Education City Stadium, Qatar – It was a case of so near yet so far for thousands of Saudi Arabia fans, whose team faltered in the penalty shootout in their round-of-16 match against South Korea and were knocked out of the AFC Asian Cup 2023.
South Korea booked a quarterfinal date with Australia as their dogged display saw them win 4-2 on penalties after the match ended 1-1 following extra time at the Education City Stadium on Tuesday night.
Saudi Arabia dominated the game for much of normal time and enjoyed a 1-0 lead up until the dying moments of stoppage time but ultimately could not withstand the relentless South Korean attacks on their goal.
Cho Gue-Sung scored the equalising goal in the ninth minute of added time to the delight of the few hundred South Korean fans among the 42,000 spectators. He later slotted in his team’s third penalty to put them one kick away from a famous comeback win.
Hwang Hee-chan made no mistakes from the spot to spark wild celebrations in the Korean camp.
The atmosphere and support were always going to be partisan in favour of the Green Falcons, whose supporters crossed Qatar’s only land border to make their presence felt in the country and the stadium.

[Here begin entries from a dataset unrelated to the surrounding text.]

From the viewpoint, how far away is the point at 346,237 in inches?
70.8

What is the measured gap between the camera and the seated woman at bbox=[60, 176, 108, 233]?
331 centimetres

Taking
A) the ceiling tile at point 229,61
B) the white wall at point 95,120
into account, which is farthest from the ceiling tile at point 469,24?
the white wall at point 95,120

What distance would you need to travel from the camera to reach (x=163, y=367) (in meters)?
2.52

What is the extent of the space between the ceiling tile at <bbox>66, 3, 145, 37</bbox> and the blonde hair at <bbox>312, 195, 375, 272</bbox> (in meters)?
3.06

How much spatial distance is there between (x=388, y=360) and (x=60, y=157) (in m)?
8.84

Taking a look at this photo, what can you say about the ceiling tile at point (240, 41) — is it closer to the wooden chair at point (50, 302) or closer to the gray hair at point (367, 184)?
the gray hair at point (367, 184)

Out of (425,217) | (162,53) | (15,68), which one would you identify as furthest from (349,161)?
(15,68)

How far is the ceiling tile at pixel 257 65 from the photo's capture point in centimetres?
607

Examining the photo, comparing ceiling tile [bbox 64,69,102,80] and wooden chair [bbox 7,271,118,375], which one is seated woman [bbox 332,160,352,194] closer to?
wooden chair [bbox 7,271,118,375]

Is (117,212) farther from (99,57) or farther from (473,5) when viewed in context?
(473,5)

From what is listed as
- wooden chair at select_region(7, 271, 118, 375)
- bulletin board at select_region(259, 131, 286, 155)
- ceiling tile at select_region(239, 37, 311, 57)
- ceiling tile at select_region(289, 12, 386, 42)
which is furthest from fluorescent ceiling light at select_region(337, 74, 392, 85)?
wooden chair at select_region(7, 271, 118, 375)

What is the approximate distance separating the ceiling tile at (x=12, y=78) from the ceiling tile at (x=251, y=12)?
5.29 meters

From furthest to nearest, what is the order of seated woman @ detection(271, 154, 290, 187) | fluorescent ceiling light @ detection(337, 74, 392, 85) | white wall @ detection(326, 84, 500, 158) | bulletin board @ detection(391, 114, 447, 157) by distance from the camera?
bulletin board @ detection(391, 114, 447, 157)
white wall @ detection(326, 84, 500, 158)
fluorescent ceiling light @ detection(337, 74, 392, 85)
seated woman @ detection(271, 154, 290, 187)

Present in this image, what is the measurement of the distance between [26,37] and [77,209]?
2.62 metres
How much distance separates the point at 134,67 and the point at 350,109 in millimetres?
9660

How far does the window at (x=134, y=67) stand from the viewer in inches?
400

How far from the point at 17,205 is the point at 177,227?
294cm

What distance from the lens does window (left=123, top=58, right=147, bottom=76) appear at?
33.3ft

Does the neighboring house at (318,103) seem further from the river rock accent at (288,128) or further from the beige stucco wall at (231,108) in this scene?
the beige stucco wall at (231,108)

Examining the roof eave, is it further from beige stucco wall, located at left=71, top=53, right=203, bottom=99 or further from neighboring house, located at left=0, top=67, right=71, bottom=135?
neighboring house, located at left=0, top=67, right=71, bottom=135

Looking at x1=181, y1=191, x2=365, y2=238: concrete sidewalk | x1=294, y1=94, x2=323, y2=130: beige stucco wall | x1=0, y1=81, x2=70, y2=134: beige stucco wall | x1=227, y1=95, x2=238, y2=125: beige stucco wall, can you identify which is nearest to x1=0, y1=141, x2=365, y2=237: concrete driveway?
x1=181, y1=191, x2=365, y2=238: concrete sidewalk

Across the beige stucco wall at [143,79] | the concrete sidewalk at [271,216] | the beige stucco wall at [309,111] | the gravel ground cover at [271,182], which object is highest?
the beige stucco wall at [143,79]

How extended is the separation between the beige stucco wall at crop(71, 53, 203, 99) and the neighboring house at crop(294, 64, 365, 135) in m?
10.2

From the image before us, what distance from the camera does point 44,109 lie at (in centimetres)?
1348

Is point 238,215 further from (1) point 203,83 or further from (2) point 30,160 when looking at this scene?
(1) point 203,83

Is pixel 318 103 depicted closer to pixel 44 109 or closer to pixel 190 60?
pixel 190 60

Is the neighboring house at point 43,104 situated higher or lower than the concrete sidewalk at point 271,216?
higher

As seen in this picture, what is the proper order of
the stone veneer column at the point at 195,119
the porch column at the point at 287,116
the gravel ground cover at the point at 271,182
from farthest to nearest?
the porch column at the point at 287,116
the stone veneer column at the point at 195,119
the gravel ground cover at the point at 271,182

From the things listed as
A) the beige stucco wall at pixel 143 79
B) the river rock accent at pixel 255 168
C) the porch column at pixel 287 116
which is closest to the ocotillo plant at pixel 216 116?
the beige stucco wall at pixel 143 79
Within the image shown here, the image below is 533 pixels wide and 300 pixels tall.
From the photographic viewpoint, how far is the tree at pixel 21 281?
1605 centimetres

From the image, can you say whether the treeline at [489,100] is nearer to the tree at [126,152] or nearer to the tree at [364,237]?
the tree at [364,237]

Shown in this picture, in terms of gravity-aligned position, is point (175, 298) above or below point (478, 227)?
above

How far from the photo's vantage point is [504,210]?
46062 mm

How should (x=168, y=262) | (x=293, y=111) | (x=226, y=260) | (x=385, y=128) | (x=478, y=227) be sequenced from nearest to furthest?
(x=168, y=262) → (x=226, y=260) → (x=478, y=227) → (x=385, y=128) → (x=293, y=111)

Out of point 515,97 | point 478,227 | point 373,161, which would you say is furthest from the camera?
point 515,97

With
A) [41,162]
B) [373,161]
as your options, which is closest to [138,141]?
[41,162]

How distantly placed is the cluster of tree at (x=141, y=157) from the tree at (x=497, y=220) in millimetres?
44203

They sang and danced outside the venue before kickoff and occupied most of the seats inside it when the match was under way.
The first half ended goalless but Saudi Arabia showed they were going to take the game to South Korea.
There was hardly enough time for fans to settle back into their seats at the resumption of play when Abdullah Radif came off the bench to score for Saudi Arabia. If the Green Falcon’s army of fans were raucous before the goal, Radif brought the house down as he slotted past the South Korean goalkeeper.
Saudi Arabia maintained the tempo on and off the pitch for the next half hour but then began to run out of steam. South Korea’s substitutes took advantage and kept up the pressure on the Saudi Arabia goal.
The ball hardly left the Saudi Arabia half in the last 10 minutes but, backed by their fans’ noise and their goalkeeper’s heroics, the men in green somehow clung onto their slender lead well into stoppage time.
Every time a Korean player touched the ball, the boos were so loud they could probably be heard all the way back in Riyadh. Saudi Arabia fans, some of whom had already bought tickets for their team’s likely quarterfinal and semifinal, were not in the mood to return home yet.
But as soon as Cho’s strike hit the back of Saudi Arabia’s net, the supporters fell silent and sunk into their seats. It was as if they knew their best chance had fallen through their hands.
“Our team often dominates games but then let it all slip because they run out of steam towards the end,” Saudi Arabia fan Faisal Al Muatiri told Al Jazeera after the match.
“It is becoming an increasingly familiar sight for us and the new coach needs to do something about it,” he said referring to Roberto Mancini.
Both teams created chances in extra time and Saudi Arabia came very close to sealing the win with a dramatic goal in front of their supporters in the second half of extra time but it was not to be.
South Korean fans grew in confidence once the match went to penalties.
“Our team has the experience and confidence of making strong comebacks,” South Korea fan Darren Lim said after the win.
She then paused to wave and say “goodnight” to the heartbroken Saudi Arabia supporters making their way out.
The Green Flacons will rue their inability to hold onto their lead as they fly back home.
And the Taegeuk Warriors live to fight another day, on Friday against the Socceroos.